41. A method of preparing a sample for single cell analysis, comprising:

obtaining a sample comprising a plurality of cells suspected of comprising one or more target biomolecules;

isolating single cells from the plurality of cells into individual compartments;

lysing the single cells to yield cellular material comprising a plurality of biomolecules; and

binding at least one cell identifier tag to the plurality of biomolecules from each single cell, and wherein the cell identifier tag is unique for each isolated single cell.

42. The method of any one of claims 1-41, wherein the isolation of the single cells from the plurality of cells is performed using a microfluidic device.

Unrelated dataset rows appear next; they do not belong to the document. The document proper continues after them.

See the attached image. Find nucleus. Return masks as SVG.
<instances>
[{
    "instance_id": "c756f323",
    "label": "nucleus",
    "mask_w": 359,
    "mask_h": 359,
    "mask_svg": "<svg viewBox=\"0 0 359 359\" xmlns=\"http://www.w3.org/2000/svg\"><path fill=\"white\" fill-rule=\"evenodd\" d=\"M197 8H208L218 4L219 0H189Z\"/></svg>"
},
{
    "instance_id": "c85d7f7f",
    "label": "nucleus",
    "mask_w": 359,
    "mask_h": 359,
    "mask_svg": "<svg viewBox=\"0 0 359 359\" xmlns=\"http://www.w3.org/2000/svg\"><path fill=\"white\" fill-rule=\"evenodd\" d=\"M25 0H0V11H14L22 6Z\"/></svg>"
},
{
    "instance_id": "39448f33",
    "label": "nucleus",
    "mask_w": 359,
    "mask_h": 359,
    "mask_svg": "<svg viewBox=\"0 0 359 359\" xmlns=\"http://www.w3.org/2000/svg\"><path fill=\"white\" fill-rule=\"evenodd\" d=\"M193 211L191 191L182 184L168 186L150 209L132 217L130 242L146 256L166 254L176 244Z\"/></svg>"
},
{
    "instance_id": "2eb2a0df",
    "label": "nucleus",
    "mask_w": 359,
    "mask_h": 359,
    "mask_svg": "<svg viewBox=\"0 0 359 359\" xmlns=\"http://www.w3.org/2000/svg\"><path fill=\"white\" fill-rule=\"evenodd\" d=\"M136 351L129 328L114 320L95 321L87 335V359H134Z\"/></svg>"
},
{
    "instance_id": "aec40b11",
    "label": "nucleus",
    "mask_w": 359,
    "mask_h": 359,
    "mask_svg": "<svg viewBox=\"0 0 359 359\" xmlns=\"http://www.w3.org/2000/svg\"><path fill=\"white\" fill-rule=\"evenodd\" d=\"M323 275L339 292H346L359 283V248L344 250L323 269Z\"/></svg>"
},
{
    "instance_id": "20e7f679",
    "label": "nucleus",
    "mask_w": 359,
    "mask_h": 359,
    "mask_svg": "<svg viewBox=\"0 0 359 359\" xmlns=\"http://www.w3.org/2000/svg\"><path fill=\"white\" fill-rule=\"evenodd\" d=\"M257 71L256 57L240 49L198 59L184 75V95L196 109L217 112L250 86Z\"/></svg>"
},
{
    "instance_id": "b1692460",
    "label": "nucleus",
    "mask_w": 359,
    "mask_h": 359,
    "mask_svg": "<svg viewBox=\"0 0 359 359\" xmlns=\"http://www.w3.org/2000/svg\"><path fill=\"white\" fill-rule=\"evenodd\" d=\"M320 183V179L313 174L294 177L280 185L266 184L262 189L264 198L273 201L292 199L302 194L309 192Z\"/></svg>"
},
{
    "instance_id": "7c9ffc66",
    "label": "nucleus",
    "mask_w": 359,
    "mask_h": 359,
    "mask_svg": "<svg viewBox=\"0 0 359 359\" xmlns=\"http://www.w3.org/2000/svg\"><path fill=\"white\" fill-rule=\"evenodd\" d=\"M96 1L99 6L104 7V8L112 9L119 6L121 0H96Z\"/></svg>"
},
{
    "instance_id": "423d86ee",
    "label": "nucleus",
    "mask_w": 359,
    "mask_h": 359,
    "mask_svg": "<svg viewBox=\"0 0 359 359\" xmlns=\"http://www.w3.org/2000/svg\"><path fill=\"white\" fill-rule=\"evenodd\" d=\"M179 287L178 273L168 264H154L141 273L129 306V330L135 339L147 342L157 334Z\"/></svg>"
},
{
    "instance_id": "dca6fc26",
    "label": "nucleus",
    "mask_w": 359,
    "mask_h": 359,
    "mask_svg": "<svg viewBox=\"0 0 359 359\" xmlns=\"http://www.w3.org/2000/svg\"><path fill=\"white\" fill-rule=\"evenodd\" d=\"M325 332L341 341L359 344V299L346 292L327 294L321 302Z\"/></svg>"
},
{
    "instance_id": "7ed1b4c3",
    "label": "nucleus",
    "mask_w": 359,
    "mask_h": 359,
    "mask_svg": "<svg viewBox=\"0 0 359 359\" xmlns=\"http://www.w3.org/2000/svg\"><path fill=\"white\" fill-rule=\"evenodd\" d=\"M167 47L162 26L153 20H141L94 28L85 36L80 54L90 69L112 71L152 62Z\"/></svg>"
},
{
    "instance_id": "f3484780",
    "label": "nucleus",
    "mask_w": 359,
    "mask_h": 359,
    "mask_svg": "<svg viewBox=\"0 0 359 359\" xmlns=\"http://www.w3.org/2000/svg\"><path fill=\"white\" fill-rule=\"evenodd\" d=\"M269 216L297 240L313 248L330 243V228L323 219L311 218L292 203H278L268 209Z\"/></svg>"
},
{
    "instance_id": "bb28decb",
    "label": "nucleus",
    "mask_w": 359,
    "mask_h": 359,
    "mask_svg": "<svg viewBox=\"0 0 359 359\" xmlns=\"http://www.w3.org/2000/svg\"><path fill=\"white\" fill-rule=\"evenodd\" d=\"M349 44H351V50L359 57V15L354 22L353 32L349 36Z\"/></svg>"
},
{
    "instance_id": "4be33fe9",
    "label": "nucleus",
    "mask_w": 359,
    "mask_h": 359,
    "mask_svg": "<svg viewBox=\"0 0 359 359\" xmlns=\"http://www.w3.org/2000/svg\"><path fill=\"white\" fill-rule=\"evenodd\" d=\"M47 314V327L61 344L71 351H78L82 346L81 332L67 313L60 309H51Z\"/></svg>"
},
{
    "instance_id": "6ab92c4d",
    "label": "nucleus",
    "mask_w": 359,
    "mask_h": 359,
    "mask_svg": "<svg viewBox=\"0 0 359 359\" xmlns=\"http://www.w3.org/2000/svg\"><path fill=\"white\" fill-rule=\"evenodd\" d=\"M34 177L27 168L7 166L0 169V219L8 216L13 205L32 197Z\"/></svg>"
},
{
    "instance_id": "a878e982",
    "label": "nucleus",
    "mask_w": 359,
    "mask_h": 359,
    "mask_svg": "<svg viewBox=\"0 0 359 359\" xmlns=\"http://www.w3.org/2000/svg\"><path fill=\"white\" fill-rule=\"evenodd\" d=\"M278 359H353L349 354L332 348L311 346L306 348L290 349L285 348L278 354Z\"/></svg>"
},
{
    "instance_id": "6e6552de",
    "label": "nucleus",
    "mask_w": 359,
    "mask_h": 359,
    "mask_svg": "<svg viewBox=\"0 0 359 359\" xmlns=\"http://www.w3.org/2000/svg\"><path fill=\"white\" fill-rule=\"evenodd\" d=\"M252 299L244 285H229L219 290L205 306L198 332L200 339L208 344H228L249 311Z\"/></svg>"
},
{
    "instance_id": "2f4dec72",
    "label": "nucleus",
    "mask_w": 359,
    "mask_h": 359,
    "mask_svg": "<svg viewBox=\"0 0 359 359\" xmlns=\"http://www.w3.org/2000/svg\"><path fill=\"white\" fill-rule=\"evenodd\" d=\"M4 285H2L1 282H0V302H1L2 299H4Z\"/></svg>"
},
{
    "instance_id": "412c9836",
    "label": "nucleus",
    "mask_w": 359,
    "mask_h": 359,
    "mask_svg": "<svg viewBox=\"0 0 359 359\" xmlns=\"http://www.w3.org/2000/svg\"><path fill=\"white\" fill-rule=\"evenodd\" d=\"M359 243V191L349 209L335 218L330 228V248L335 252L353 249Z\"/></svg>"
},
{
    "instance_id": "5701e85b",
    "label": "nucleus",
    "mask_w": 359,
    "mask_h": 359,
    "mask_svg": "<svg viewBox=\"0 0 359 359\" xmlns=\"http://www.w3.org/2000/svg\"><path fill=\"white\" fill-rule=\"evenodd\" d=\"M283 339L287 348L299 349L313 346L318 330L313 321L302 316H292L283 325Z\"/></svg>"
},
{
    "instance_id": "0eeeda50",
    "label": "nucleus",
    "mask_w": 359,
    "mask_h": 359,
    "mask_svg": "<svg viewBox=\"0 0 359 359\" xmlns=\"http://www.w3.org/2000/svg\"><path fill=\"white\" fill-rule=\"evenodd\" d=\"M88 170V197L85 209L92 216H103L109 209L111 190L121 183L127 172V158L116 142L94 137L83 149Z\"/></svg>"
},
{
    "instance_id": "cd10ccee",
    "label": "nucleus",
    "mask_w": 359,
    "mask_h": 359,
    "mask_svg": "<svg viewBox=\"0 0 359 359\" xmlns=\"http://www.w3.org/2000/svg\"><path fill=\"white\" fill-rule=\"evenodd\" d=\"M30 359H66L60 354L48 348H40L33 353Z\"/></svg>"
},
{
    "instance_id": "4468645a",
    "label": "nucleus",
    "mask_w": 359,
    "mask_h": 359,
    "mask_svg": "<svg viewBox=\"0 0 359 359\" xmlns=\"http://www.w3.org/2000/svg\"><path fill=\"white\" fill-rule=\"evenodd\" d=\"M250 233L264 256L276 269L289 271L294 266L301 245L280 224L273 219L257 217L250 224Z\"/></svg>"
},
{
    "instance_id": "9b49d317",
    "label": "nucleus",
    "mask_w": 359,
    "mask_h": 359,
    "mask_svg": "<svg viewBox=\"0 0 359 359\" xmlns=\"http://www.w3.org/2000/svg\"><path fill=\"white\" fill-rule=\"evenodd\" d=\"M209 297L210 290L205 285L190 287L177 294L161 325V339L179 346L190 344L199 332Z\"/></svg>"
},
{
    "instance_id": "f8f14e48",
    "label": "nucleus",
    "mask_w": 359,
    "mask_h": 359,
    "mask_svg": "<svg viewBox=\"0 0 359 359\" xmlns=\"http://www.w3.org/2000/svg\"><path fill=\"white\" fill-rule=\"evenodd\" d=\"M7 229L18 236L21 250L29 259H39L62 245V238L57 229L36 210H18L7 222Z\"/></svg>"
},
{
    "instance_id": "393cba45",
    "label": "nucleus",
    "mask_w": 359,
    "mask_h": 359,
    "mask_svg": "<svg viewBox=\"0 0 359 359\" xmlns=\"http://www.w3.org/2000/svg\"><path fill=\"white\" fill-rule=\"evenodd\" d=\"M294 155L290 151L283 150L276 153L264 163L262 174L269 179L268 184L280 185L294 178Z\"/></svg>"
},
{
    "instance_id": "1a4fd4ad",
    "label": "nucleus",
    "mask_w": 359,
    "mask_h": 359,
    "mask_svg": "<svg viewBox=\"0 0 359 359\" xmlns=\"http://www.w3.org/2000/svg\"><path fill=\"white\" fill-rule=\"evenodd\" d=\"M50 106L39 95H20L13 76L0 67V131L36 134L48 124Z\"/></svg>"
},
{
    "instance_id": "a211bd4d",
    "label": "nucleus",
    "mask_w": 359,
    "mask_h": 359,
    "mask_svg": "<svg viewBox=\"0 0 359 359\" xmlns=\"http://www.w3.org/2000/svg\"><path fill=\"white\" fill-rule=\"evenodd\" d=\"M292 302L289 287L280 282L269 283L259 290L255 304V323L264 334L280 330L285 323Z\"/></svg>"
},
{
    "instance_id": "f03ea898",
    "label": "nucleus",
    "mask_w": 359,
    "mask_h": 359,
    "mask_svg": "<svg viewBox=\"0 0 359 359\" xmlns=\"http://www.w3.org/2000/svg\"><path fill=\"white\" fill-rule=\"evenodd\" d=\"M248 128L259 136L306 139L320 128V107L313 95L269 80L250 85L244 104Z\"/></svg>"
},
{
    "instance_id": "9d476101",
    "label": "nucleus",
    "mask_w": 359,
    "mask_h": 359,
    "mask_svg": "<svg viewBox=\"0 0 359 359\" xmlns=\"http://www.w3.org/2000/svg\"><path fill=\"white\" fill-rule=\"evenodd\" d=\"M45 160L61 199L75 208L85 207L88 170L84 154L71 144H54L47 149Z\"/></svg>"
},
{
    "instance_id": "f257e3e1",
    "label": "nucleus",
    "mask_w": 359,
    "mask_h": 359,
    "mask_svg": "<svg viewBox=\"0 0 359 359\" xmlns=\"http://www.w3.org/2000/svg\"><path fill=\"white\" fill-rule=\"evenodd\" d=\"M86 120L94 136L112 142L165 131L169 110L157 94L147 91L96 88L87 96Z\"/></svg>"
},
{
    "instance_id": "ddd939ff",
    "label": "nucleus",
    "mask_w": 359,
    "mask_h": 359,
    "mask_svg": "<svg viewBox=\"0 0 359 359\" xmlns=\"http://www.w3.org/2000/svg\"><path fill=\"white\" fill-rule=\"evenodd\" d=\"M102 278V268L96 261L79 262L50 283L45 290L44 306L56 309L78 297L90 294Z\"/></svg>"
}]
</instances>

43. A method of detecting the presence or absence of one or more target biomolecules from a single cell suspected of being present in a sample comprising:

obtaining a sample derived from a plurality of isolated cells suspected of comprising one or more target biomolecules, the sample comprising a plurality of biomolecules bound to at least one cell identifier tag unique for each one of the plurality of isolated cells;

distributing the plurality of biomolecules from the plurality of isolated cells onto a substrate such that the plurality of biomolecules are immobilized on the substrate at spatially separate regions;

performing a cell identification assay to determine the cellular source for each of the plurality of immobilized biomolecules at the spatially separate regions; and

performing a target identification assay to identify the presence or absence of the one or more target biomolecules at the spatially separate regions.

44. The method of any one of the above claims, wherein the plurality of target biomolecules are pooled prior to the distributing.